== Text for analysis ==
◆ ◆ ◆ ◆ ◆ ◆ ◆
Extreme extremophiles: from ocean cores (Introduction)

by David Turell @, Thursday, October 29, 2020, 14:28 (1487 days ago) @ David Turell

Very difficult to revive:

http://nautil.us/issue/92/frontiers/preserving-a-sense-of-wonder-in-dna?mc_cid=68eb156a...

"When we go beyond the top 10 centimeters where animals tend to be burrowing, there’s very little mixing and reworking of the marine sediments, he said. There are marine locations which have not had significant perturbations for millions of years.

"These habitats are hard to mimic in the laboratory given their extreme energy limitations. Among the habitats that Bradley studies is the South Pacific Gyre. The crew of the ship JOIDES Resolution drilled a long vertical core from the gyre, wearing masks to protect themselves from the hydrogen sulphide gas the core emits. Such cores can be hundreds of meters long, taken up in sections.
◆ ◆ ◆ ◆ ◆ ◆ ◆
Stored data:

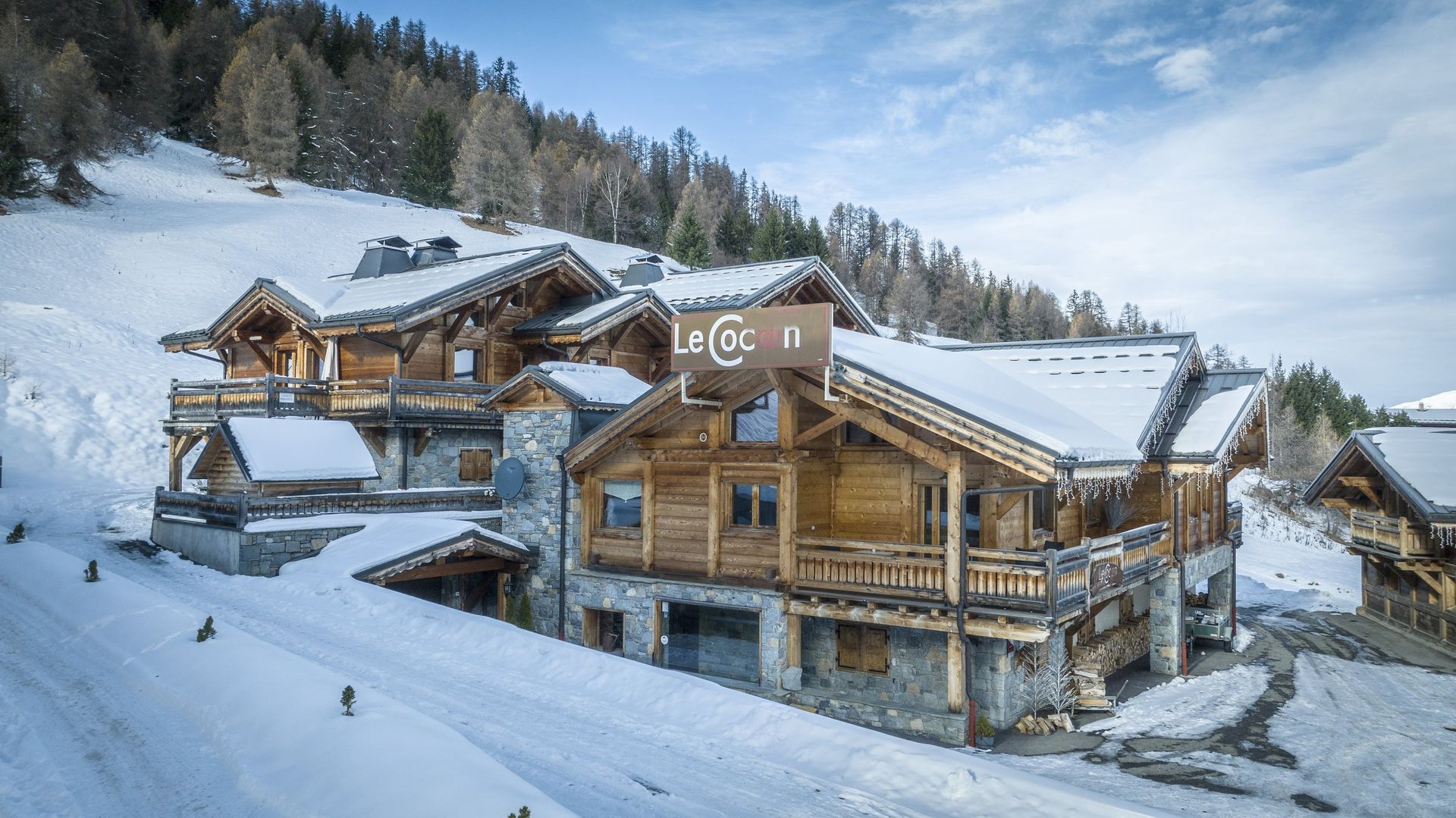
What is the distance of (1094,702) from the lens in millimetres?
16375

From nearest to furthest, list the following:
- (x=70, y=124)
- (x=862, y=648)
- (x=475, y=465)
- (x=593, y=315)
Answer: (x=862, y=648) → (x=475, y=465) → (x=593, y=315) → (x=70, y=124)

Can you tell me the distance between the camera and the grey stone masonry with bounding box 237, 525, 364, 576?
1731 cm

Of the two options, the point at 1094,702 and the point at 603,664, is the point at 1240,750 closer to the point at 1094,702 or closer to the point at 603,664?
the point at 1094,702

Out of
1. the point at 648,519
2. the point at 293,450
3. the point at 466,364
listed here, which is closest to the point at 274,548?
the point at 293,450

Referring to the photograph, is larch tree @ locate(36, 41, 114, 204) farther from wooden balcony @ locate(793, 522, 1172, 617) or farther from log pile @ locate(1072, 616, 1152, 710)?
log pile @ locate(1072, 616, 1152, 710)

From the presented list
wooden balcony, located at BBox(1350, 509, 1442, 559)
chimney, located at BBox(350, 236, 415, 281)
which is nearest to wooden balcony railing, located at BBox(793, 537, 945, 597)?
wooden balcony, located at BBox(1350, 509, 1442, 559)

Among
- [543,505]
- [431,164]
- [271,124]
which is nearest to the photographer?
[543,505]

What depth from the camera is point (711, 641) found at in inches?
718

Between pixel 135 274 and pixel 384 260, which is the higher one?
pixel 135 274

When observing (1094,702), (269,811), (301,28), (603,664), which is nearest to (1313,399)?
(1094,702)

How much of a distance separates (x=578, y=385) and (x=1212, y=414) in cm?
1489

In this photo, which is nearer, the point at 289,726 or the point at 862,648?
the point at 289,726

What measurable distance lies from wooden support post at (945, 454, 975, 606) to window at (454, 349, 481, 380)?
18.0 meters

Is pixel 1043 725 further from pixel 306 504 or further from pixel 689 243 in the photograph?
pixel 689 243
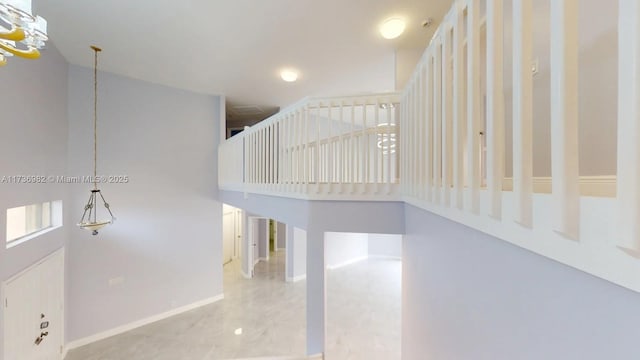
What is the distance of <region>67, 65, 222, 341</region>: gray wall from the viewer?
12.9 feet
◆ ◆ ◆ ◆ ◆ ◆ ◆
== Things to do ==
(a) Reproduce, word for word, the passage of the ocean-core extremophile post from "Very difficult to" to "up in sections.".
(b) Write the next part of the ocean-core extremophile post, starting right after its final sentence.

== Answers per task ==
(a)
Very difficult to revive:

http://nautil.us/issue/92/frontiers/preserving-a-sense-of-wonder-in-dna?mc_cid=68eb156a...

"When we go beyond the top 10 centimeters where animals tend to be burrowing, there’s very little mixing and reworking of the marine sediments, he said. There are marine locations which have not had significant perturbations for millions of years.

"These habitats are hard to mimic in the laboratory given their extreme energy limitations. Among the habitats that Bradley studies is the South Pacific Gyre. The crew of the ship JOIDES Resolution drilled a long vertical core from the gyre, wearing masks to protect themselves from the hydrogen sulphide gas the core emits. Such cores can be hundreds of meters long, taken up in sections.

(b)
***

“'From analyzing what is contained in this core, from the top of it to the bottom of it, you’re going from a modern environment, all the way to an ancient environment,” said Bradley. From the South Pacific gyre, the cores can date upward of 95 million years old.4 The hydrogen sulphide is a byproduct of metabolism. That this is measured is a “good indication we have living and breathing organisms that are surviving in this habitat,” he said. In a 2018 paper, writing about the Deep Biosphere, Bradley noted, “the fitness of a microorganism may not be determined by its growth, but rather its ability simply to stay alive.”

"He is particularly interested in understanding what the energy limits may be for such organisms. “That is a tough line to draw,” he said, “because the amount of energy that these organisms are processing is so close to zero.” There is an energetic shift from when organisms are in growth mode and move to maintenance mode, and then to what Bradley calls a “deeper state of dormancy.” He said, “It’s reduced its basal maintenance energy requirement to even lower than it was previously, where it was not growing.”

"A human typically runs on 100 watts of power while an organism from the deep subsurface theoretically may run at about 10 to the power of -21 watts. “So that’s more than a hundred billion-billion, I’m not sure how many billions…” times lower than the power that a human runs on, he said. The -21 is a theoretical limit though, and Bradley estimates that organisms would be subsisting at a higher power threshold.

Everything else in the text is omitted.